I walked past her and went toward my desk for no reason other than to keep my distance and pretend to be busy.
“Your sister is where she belongs,” I said, though it was difficult for me to say because it was a lie.
Thais’ shoulders stiffened and her lips drew together in a hard, angry line; her arms came uncrossed and fell at her sides; it seemed like it took everything in her not to cry, or to shout at me, or to hit me, or to do all three.
I turned toward the desk, still trying to pretend to look busy and unaffected, when I was a wreck and my act was getting harder to fake.
Then out of the corner of my eye, I glimpsed the barrel of a gun—the gun I had given her.
“Why did you do it?” she demanded, her hands shaking, her finger dancing precariously on the trigger. She pushed the gun forward. “Why?!” Tears tumbled down her cheeks.
I raised my hands slowly in surrender.
“Put the gun down before you accidentally shoot me.”
She shoved it forward instead, making my heart stop and start back up again frenetically. It wasn’t the dying that scared me—I often thought I’d be better off dead—it was the thought of her shaky trigger-finger and the gun going off when she didn’t mean for it to—if I was going to die in an unnatural way, I at least wanted it to be intentional. An accidental death would be pathetic.
“Tell me why!” she roared.
“Thais—”
She made another move forward, cutting off my words.
I pushed the palms of my hands outward, trying to show her I would do whatever she wanted.

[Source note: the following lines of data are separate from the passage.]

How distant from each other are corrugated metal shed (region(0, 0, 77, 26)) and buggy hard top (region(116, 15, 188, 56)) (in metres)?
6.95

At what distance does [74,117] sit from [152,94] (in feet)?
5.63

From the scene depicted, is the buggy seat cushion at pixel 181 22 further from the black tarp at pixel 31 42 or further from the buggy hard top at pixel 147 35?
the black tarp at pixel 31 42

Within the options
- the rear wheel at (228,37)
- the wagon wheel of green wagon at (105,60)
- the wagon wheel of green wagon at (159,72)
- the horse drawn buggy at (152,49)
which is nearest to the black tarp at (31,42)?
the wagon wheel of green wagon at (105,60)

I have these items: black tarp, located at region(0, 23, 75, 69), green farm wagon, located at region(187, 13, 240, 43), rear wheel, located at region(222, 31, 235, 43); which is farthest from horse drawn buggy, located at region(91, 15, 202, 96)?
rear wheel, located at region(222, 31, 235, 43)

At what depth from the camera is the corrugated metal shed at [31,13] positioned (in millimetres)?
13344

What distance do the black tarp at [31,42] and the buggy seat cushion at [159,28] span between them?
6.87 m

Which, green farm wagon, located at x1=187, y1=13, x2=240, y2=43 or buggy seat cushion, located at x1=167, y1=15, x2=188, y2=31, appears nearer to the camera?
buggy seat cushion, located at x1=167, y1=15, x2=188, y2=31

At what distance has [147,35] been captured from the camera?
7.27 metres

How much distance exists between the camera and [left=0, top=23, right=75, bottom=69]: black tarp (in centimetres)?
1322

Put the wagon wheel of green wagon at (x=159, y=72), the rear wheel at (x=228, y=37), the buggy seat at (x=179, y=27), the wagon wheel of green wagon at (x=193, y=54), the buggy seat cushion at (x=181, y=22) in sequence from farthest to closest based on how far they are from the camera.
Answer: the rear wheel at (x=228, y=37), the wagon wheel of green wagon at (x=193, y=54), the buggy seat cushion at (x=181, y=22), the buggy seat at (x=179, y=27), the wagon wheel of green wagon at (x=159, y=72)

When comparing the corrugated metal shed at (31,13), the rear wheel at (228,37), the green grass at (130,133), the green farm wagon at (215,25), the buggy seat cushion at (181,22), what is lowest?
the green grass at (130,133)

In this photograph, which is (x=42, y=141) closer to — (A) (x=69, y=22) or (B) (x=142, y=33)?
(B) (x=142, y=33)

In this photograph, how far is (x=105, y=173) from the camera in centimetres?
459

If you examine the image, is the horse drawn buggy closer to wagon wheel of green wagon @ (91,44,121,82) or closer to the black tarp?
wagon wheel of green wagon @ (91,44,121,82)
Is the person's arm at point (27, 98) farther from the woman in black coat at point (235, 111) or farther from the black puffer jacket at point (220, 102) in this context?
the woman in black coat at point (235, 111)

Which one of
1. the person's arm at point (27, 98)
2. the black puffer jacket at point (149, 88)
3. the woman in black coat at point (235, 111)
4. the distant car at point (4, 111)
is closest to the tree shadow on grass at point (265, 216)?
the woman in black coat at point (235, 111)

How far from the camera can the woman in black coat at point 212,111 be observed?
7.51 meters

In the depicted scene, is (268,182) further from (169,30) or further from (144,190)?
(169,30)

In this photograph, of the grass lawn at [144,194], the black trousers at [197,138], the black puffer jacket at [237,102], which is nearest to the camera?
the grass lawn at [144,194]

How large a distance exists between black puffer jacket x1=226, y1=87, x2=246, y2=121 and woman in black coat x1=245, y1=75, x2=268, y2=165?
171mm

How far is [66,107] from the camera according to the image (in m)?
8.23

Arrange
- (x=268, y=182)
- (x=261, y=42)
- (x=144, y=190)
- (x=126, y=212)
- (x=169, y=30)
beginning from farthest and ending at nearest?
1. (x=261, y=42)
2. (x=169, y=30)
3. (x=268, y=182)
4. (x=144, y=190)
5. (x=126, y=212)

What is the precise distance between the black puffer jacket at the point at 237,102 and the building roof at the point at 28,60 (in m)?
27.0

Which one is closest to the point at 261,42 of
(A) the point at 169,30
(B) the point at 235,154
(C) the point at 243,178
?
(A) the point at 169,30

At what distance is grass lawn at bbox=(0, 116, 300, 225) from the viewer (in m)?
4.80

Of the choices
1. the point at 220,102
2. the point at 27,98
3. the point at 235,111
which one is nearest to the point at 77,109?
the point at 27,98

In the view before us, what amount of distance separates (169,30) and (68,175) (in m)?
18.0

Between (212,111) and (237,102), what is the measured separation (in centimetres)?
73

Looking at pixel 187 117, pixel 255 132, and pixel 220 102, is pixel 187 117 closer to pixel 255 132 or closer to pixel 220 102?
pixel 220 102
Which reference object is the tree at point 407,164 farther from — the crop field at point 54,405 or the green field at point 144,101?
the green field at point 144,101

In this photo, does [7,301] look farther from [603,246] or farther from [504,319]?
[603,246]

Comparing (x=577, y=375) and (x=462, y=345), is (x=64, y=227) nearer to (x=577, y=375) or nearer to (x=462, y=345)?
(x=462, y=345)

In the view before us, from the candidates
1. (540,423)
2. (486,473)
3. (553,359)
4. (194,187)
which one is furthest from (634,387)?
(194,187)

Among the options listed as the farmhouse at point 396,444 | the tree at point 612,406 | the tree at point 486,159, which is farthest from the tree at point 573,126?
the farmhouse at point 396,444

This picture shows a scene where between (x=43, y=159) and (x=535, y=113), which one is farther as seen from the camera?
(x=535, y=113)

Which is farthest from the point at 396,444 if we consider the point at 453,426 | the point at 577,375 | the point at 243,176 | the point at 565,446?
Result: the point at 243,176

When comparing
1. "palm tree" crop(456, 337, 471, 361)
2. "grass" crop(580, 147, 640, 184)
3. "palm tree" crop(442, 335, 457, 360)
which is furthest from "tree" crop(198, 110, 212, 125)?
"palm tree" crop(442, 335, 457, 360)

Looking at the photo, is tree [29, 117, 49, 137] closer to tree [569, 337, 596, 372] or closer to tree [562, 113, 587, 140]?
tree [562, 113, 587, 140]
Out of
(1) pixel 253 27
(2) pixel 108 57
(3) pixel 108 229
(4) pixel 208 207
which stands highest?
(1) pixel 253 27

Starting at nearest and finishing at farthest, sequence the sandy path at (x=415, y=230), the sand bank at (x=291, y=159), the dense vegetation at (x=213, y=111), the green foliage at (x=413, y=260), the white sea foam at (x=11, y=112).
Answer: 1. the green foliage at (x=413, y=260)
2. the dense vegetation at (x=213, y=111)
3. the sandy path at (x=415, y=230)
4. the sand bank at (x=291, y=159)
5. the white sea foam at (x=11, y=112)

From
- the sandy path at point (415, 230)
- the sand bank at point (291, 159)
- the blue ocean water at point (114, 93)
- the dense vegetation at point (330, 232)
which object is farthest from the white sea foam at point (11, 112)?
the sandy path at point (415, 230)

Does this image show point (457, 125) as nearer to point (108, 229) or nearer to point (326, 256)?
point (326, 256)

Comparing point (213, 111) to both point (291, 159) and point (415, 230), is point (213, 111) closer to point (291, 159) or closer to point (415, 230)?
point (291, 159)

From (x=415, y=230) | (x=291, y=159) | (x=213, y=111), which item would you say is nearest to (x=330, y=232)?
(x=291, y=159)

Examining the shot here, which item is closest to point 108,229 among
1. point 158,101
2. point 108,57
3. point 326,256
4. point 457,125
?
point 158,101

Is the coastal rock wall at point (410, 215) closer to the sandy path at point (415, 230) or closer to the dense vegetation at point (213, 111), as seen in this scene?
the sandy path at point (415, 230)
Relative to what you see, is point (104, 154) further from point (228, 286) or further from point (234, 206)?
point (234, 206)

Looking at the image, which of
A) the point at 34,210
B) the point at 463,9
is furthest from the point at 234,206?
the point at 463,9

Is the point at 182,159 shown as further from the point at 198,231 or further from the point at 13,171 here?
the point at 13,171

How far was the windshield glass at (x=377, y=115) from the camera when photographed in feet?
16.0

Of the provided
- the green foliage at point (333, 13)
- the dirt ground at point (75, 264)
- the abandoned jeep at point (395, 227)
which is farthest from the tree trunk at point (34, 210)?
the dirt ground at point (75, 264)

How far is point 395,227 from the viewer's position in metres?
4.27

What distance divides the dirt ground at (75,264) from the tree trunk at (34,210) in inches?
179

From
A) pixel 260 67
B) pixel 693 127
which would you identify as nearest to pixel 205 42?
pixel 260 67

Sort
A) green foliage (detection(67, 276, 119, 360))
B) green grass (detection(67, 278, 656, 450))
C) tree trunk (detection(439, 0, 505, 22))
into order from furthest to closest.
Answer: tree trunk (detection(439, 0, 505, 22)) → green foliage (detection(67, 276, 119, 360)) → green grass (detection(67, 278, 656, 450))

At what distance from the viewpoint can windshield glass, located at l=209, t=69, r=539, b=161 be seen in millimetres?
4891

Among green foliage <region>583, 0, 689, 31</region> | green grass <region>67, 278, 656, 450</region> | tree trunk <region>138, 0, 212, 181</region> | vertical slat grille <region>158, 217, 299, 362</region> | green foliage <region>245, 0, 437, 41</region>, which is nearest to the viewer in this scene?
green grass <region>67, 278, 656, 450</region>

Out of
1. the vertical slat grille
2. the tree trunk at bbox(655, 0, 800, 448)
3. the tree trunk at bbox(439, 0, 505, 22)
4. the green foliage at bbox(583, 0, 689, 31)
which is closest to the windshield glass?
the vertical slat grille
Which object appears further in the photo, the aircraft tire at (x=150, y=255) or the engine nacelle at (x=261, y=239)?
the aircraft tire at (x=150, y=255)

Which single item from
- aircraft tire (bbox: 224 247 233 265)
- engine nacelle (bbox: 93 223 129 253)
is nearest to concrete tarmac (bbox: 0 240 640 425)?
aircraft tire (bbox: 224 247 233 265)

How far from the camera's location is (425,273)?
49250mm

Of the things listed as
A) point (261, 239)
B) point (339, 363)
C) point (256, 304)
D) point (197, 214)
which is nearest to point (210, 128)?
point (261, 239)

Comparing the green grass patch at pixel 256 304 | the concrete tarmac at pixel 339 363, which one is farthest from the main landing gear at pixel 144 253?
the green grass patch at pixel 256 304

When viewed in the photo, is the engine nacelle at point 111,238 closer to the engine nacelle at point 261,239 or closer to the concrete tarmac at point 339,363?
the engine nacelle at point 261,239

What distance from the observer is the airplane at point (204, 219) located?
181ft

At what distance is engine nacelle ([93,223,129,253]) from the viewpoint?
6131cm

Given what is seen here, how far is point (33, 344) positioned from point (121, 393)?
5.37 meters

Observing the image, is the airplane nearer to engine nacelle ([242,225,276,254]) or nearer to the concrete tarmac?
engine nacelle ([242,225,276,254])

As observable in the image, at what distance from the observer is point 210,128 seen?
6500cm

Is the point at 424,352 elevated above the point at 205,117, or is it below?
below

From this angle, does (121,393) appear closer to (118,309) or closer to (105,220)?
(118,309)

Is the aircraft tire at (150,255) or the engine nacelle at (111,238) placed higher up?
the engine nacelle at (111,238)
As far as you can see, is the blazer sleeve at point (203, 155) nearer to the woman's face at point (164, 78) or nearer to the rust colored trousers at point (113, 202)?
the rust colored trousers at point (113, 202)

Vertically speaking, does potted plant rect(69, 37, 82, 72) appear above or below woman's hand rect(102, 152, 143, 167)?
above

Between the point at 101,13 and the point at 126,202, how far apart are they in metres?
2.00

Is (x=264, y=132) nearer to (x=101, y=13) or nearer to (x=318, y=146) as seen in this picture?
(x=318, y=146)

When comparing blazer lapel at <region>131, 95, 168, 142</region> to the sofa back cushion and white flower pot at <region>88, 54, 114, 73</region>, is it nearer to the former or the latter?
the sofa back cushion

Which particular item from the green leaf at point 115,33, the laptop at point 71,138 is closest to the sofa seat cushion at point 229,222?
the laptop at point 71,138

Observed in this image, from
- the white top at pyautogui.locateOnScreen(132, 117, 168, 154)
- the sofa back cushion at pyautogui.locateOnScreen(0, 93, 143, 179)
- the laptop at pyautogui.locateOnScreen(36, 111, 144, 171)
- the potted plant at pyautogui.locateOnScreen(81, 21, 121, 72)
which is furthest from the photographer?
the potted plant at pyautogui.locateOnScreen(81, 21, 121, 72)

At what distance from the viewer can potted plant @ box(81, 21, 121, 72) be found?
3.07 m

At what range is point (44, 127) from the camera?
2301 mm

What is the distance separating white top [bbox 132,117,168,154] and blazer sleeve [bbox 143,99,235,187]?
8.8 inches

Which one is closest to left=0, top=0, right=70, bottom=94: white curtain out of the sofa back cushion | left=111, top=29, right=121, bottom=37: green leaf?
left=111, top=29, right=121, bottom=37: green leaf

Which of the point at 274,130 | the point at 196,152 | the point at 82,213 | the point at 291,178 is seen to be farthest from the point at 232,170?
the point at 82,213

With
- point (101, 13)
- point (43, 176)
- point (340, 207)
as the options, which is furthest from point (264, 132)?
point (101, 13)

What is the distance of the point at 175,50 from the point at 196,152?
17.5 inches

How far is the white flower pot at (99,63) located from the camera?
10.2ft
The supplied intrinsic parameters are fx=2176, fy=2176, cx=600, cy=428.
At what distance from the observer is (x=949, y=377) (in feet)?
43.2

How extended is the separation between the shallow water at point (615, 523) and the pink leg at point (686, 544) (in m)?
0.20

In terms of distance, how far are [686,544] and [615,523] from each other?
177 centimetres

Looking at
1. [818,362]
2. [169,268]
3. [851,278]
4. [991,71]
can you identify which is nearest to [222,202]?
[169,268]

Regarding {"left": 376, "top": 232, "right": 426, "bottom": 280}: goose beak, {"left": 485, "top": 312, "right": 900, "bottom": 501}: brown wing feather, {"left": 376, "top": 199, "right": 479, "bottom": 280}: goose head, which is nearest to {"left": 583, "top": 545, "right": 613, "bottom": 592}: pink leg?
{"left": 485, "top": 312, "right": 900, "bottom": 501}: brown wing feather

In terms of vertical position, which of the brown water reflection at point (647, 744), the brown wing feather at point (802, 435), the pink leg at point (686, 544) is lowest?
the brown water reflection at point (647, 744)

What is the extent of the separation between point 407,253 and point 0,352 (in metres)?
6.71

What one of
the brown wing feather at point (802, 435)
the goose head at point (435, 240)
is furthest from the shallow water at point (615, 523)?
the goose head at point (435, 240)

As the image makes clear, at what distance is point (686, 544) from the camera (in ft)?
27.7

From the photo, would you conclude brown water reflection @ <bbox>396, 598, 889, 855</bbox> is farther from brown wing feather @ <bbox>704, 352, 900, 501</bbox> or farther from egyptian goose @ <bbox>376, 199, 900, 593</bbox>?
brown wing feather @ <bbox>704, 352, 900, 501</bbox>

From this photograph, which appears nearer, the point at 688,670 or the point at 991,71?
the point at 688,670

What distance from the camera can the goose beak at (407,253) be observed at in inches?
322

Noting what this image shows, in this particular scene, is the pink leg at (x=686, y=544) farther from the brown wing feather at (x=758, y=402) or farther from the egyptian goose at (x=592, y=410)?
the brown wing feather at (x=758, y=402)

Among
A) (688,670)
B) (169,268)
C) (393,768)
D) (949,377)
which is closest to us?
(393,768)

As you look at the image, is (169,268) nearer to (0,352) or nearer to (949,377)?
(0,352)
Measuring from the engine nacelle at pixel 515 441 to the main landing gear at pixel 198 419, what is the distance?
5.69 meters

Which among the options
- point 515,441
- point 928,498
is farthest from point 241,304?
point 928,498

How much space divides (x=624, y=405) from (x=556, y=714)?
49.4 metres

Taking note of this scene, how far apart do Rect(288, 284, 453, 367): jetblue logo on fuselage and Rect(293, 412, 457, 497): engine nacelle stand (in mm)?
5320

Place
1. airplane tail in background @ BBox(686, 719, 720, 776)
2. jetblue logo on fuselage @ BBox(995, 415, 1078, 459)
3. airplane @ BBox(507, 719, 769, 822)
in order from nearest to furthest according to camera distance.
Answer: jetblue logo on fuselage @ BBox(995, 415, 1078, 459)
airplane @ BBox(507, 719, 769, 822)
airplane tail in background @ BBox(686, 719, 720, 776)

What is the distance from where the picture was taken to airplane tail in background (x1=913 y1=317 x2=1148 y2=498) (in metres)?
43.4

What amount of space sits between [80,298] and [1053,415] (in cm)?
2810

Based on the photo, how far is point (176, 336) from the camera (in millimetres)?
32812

Inhaling a deep breath, I said, “Your sister is fine. No one has touched her.”
“You’re lying!”
“No!” I threw my hands up higher. “Just listen to me!” I gritted my teeth with frustration.
THAIS
I stood my ground, but the tears were blurring my vision, and the weight of the gun was a heavy burden in my heart. I had never shot an animal for food, much less ever shot a person before. And I didn’t want to. I wasn’t so sure that I could.
Atticus sighed.
“I’m not lying to you,” he said. “The first time I spoke to you in the room across the hall, when you told me that your sister was a danger to herself, I immediately went to find her. I put her with a friend of mine at the brothel where she’d be safe.”
“But you still put her in the brothel!”
“I had to!” he shouted, and took another step back.
Then he lowered his voice, tried to be calm. “No one has hurt your sister,” he said. “I’ve been there to check on her myself several times. She’s fine.”
I lost my focus. I wanted to believe him, and a part of me did, but I also didn’t want to fall for his tricks.
“Then why did you lie to me?” I said. “Why didn’t you just tell me the truth in the beginning?”